• **Article**

§

Alors elle raconte avec beaucoup de délicatesse et de détails des histoires d'hommes et de femmes qui s'aiment, de préférence leur rencontre, le premier baiser, celui qui trace « une petite ligne de bonheur » ou cette première nuit d'amour, où on « s'aime avec la peau », une lettre d'amour de 64 (!) pages écrite avec « la peau qui suinte ». Elle incarne tour a tour la maîtresse de Siegfried, de Jan, d'Edmond ou de Marguerite. Puis sort de son rôle, interpelle le public : « Est-ce que je suis assez précise ? », « Qu'est-ce que cela vous fait, que je vous raconte tout ça ? »
Plus qu'une pièce intimiste, plus qu'une suite de mélodrames fleur-bleus, La peau d'Elisa de la dramaturge canadienne Carole Fréchette est une pièce sur le théâtre, sur le poids des mots et le choc des images qu'il peut faire naître. Du méta-théâtre. « Lorsque le miracle se produit, lorsque ceux qui sont dans la salle et ceux de la scène accordent entièrement leurs respirations, cela procure un sentiment de plénitude incomparable, qui n'appartient qu'au théâtre, une émotion faite d'exaltation et de compassion pour l'expérience humaine », disait l'auteure lors de la journée mondiale du théâtre en 1999 (cité dans la feuille de programme).

§

• **Jeu de données**
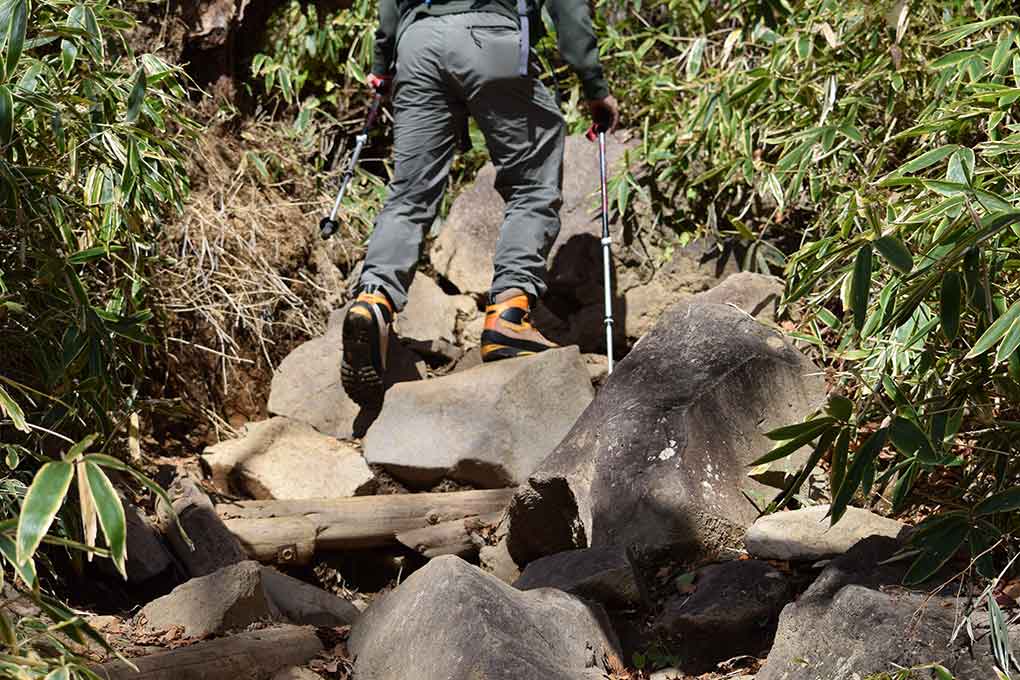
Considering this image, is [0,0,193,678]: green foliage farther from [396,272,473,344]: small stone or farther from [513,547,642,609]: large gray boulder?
[396,272,473,344]: small stone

§

• **Consignes**
Pourriez-vous poursuivre l'article sur La peau d'Elisa à partir de sa dernière phrase ?

• **Réponse**
Dans La peau d'Elisa, elle en fait peut-être un peu trop, casse trop souvent l'ambiance, l'intimité des scènes par la distanciation, les questionnements directs face public. Comme s'il fallait un mode d'emploi pour comprendre la construction de la pièce.
Car l'hommage au théâtre et, plus encore, à la langue, l'image du verbe comme antithèse du corps étaient si beaux. Ce n'est d'ailleurs probablement pas un hasard que Marie-Claire Junker ait choisi de mettre en scène cette pièce : son premier métier est maquilleuse, celle qui cache ou mag-nifie la peau des autres, et qui ici, au théâtre, a la possibilité de donner corps par le verbe, de faire corps avec le public. Et puis, il s'agit aussi d'une suite de saynètes intimes, un peu comme la dernière pièce qu'elle avait écrite et mise en scène, la saison dernière au Centaure, Le premier mardi de chaque mois, nous sommes heureux. Un peu comme si elle partageait avec Carole Fréchette le doute, la quête de l'émotion dans ce qu'elle écrit.
Les longs monologues ne sont pas une tache aisée pour l'actrice principale, qui est quasiment seule sur scène durant une heure et demie (avec juste quelques brèves apparitions de l'homme, Alain Holtgen, qui prend cela très au sérieux, met toujours son air grave d'enterrement), d'autant plus qu'elle est obligée de sortir de ses personnages à plusieurs reprises, de re-prendre le fil de l'une ou l'autre histoire. Isabelle Bonillo s'en sort, une fois de plus, avec brio, en cherchant l'émotion là où la pièce lui laisse assez de liberté pour jouer. Le décor, d'ailleurs, ne facilite pas les choses, au contraire - on a connu Soivi Nikula plus inspirée.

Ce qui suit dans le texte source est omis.